Mechanisms everywhere
At the beginning of September, we had another (already 6th) Kazimierz Naturalism Workshop in Kazimierz Dolny, and yesterday I just got back from GAP7 and a after-GAP7 workshop on reductionism, explanation and metaphors in philosophy of mind. Though contrary to your expectations, Carl Craver wasn't talking about mechanisms in Kazimierz but on moral psychology, many speakers really used the new mechanism framework. Somehow connected to this is the fact that more and more philosophers are skeptical about intrinsic properties without causal powers: while it was immensely popular to talk on qualia as intrinsic properties, and then wonder why they seem to be epiphenomenal (which, on most definitions of 'intrinsic', was simply related to their intrinsicness). This showed both in Kazimierz and in Bremen: Tim Crane was vindicating our everyday talk of persons as having causal powers, Tadek Ciecierski and Michael Esfeld were showing that the notion of intrinsic property is not ontologically innocent, to say the least (Esfeld went as far as to defend a revised version of type-identity theory), Markus Eronen was showing, among other things, that Woodward's interventionist causation is hardly compatible with what Jaegwon Kim claims about mental causation... The framework of mechanisms was used directly by Andreas Bartels in Bremen and by a several speakers in Kazimierz. We also had some interesting discussions around the notion of realization with Tom Polger in Kazimierz and Robert Van Gulick in Bremen, and many doubts regarding multiple realizability - David Papineau was showing that higher-level laws in special sciences are not just disorderly connections as suggested by Fodor's picture but related to the functional design of the properties (again, this is quite in accord with the mechanistic thinking). I think that traditional discussions on reduction and emergence - and we had Alvaro Moreno talking on emergence, at least implicitly, in Kazimierz - take a new twist within the mechanistic framework.

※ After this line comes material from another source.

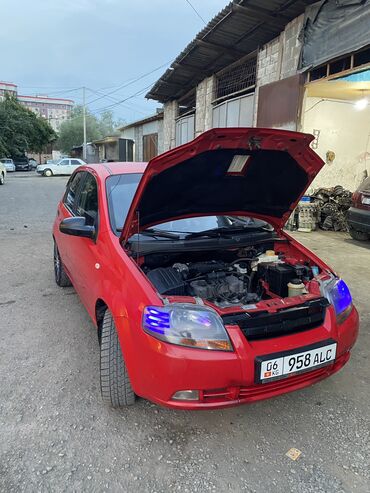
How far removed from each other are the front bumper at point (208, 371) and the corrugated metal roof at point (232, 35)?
23.0 feet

In Kazimierz, we had also a very interesting debate on how formal and mathematical philosophy of mind should be with Ricardo Sanz, who was quite radical on the subject, and that is somehow related to the point made by Raphael van Riel in Bremen who claimed that you can recognize a lower-lever description by its higher 'resolution' and higher level of detail. Though I doubt that this difference between levels could be used to warrant asymmetry of reduction relation (I think that Stephan Hartmann was right to point out that the key is higher informativeness rather than levels per se), higher-level sciences are usually paying less attention to quantitative properties...



Reduction of higher levels of functional structure (Sanders a.o., 1975) is not the same as their reducibility. I believe we construct them in emerging recollection (triggered by the environment of which our senses are a part), possibly each moment anew, or keep them unchanged as long as we can because they are confirmed, as intuitions, by reality. Basically, the long and the short term therefore operate identically, by having our intuitions confirmed or denied, with cultural/social context only demanding or allowing less strict independence of these confirmations (levels of nepotism and cronyism). Learning from intervention by reality thus makes us realize or know what we sense instead of intuiting or sense what we know.